A builder blamed the death of his pet goldfish as the reason he sent in a late tax return.
The mortified tradesman’s tale is one of dozens of “bizarre and flimsy” excuses for filing late tax returns compiled by HM Revenue and Customs (HMRC) ahead of this year’s January 31 deadline.
He joined a trader who blamed his wife for refusing to hand over his mail and a farmer who gave a run-in with a cow as a reason for filing late on the list of odd appeals against HMRC fines – all of which failed to avoid penalties.
Elsewhere a London accountant told the revenue body he had been too tied up submitting his clients’s tax returns to get his own in on time and a working taxi driver said his bad back meant he could not go upstairs to fetch his tax documents.
HMRC’s director general of personal tax, Ruth Owen, said: “There will always be unforeseen events that mean a taxpayer could not file their tax return on time.
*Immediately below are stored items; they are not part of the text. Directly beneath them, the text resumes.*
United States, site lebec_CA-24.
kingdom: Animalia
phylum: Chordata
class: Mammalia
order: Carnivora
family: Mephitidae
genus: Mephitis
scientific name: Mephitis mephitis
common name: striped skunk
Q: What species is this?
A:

However, your pet goldfish passing away isn’t one of them.
“If you haven’t yet sent your 2012/13 tax return to HMRC, you need to do it online and pay the tax you owe by the end of January.”
Around 10.9m people are expected to fill out a Self Assessment return for the 2012/13 tax year.
With the January 31 tax return deadline for sending in those returns and paying any tax owed looming, those who still need to do this are being reminded that an initial £100 fixed penalty applies to late filers, even if there is no tax to pay or if the tax due is paid on time. This can be followed by additional fines.
To send an online return, people must be registered for HMRC online services. That involves getting an activation code by post, which will take a few days to arrive.